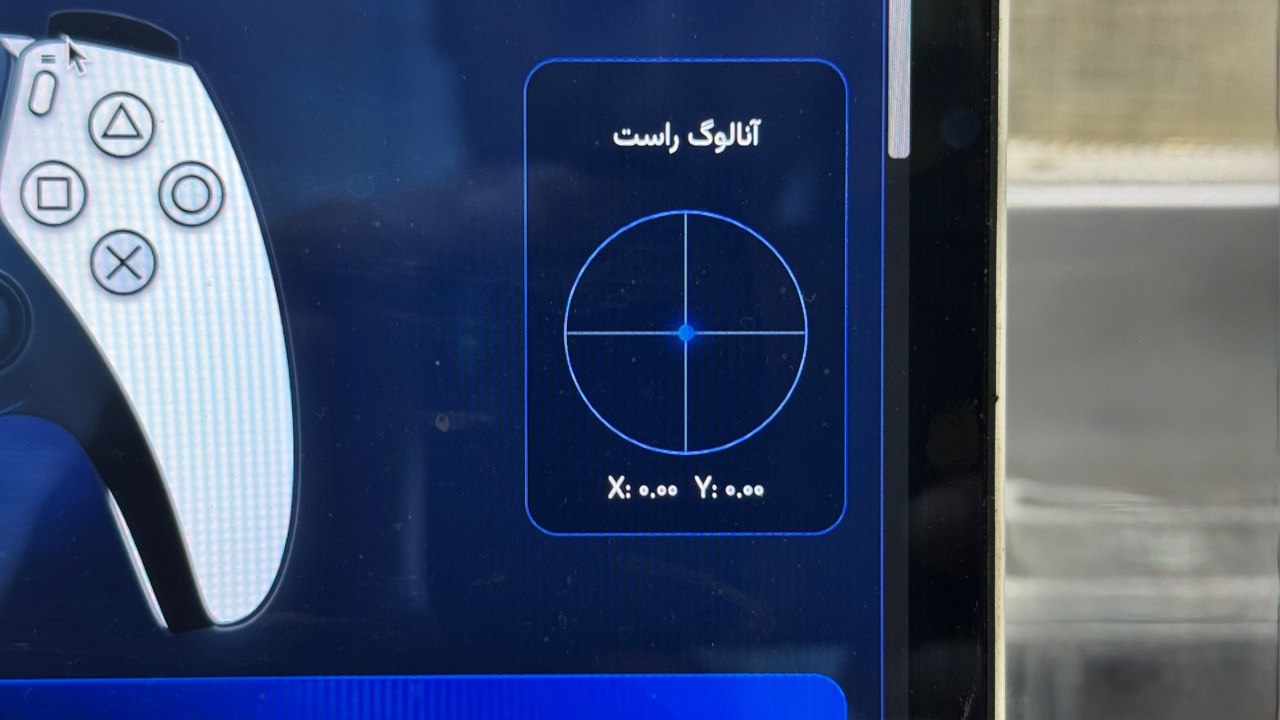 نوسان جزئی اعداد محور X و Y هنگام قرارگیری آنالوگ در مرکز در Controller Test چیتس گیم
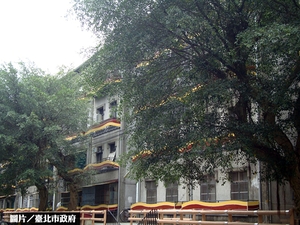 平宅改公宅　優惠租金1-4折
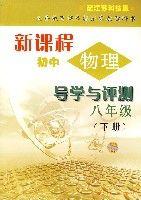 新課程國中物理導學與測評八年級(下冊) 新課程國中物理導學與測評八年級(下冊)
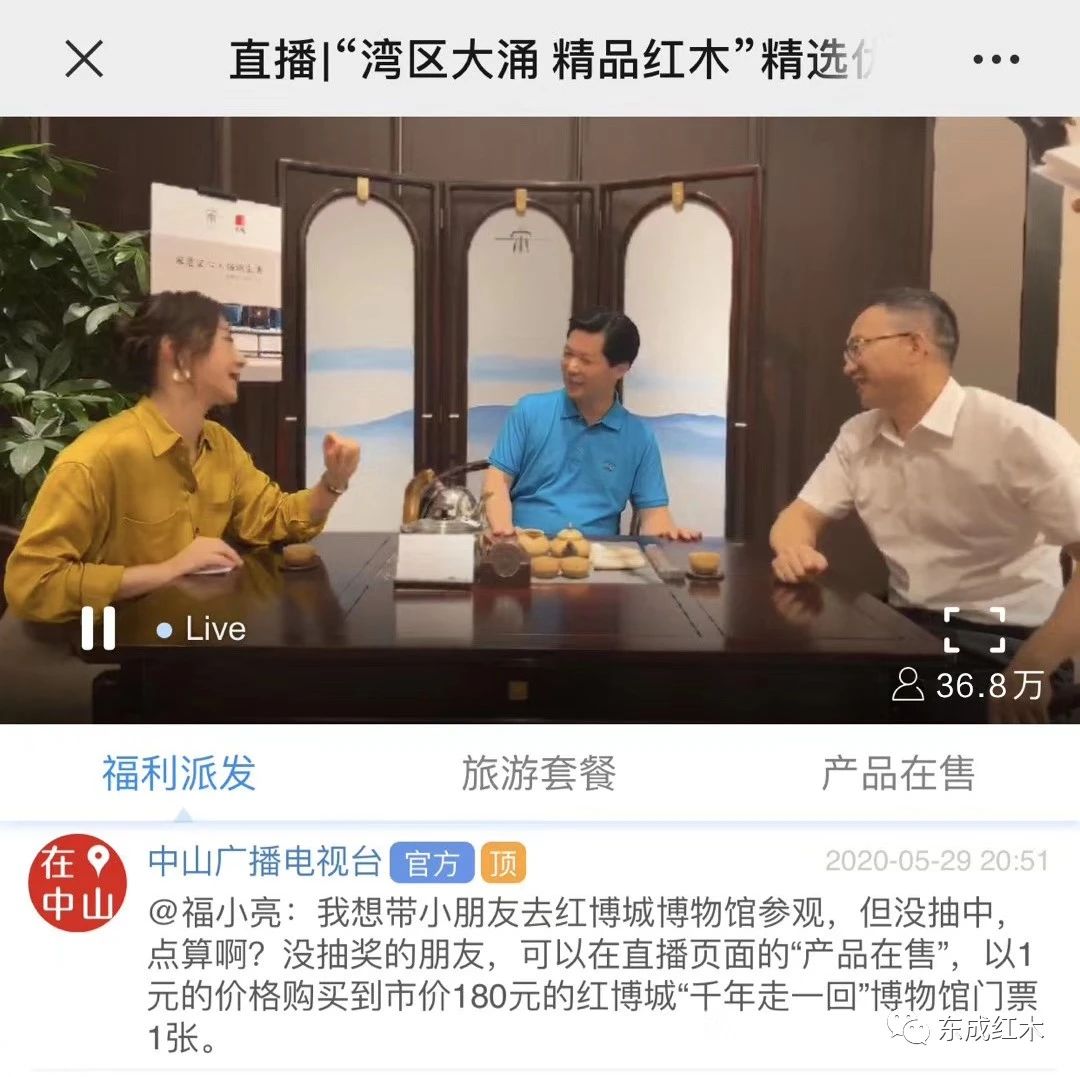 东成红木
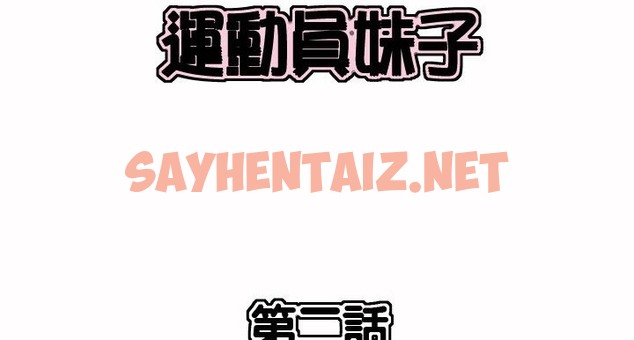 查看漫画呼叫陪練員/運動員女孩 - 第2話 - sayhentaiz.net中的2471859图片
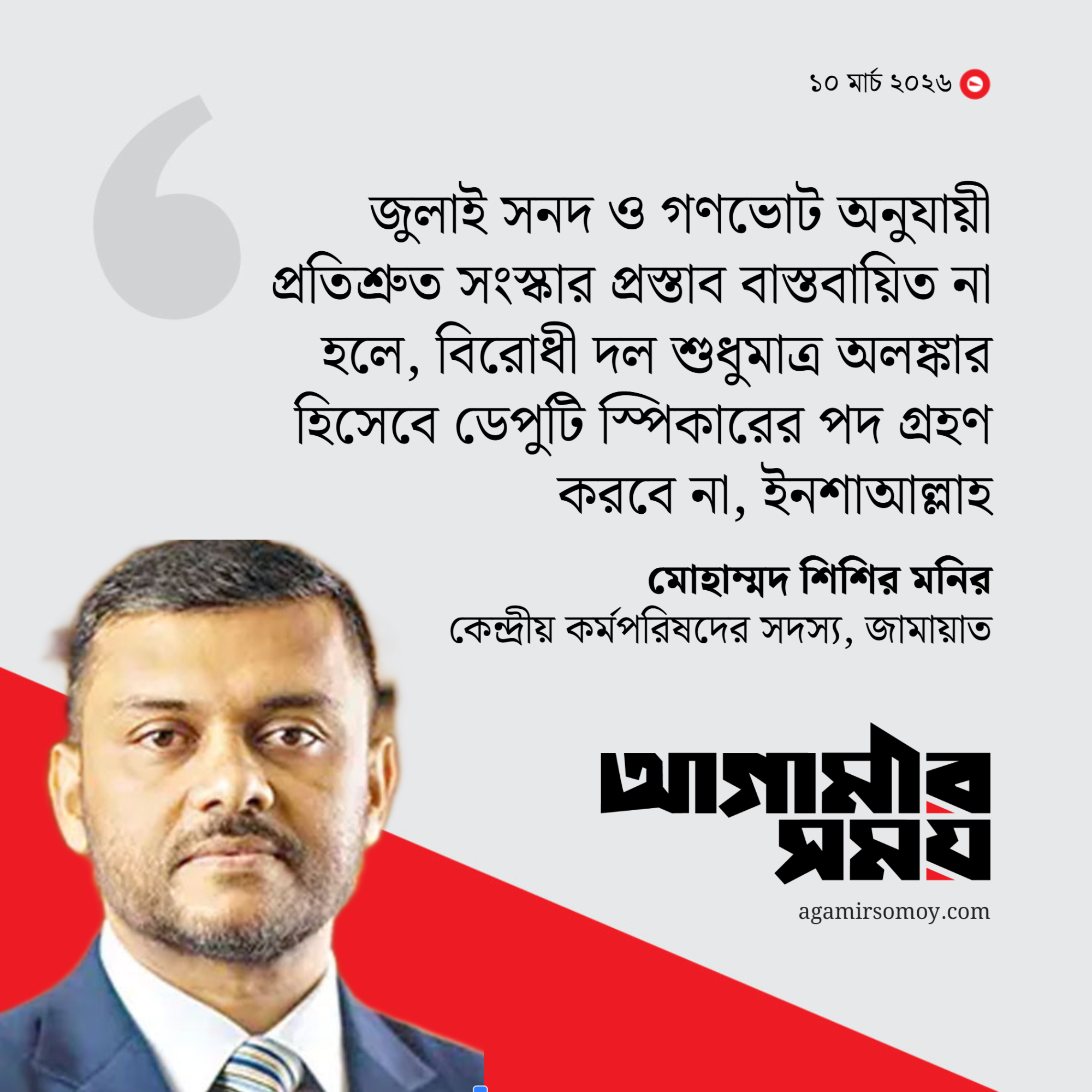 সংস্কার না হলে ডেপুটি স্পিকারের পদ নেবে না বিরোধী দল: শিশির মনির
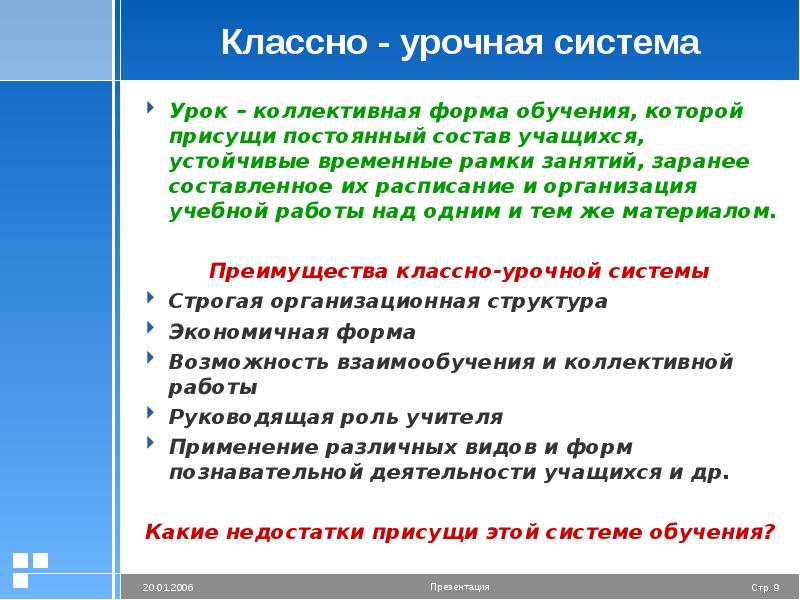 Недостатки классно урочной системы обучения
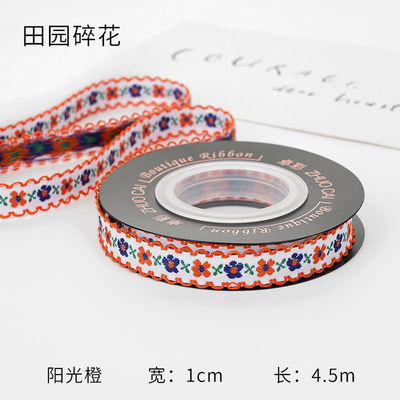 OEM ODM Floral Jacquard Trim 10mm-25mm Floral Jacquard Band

..............................

Problem to solve
Output every line of the listing above as a JSON list of strings, one string per line with blank lines omitted, and leave the pictures out.

Answer box
[
  " نوسان جزئی اعداد محور X و Y هنگام قرارگیری آنالوگ در مرکز در Controller Test چیتس گیم",
  " 平宅改公宅　優惠租金1-4折",
  " 新課程國中物理導學與測評八年級(下冊) 新課程國中物理導學與測評八年級(下冊)",
  " 东成红木",
  " 查看漫画呼叫陪練員/運動員女孩 - 第2話 - sayhentaiz.net中的2471859图片",
  " সংস্কার না হলে ডেপুটি স্পিকারের পদ নেবে না বিরোধী দল: শিশির মনির",
  " Недостатки классно урочной системы обучения",
  " OEM ODM Floral Jacquard Trim 10mm-25mm Floral Jacquard Band"
]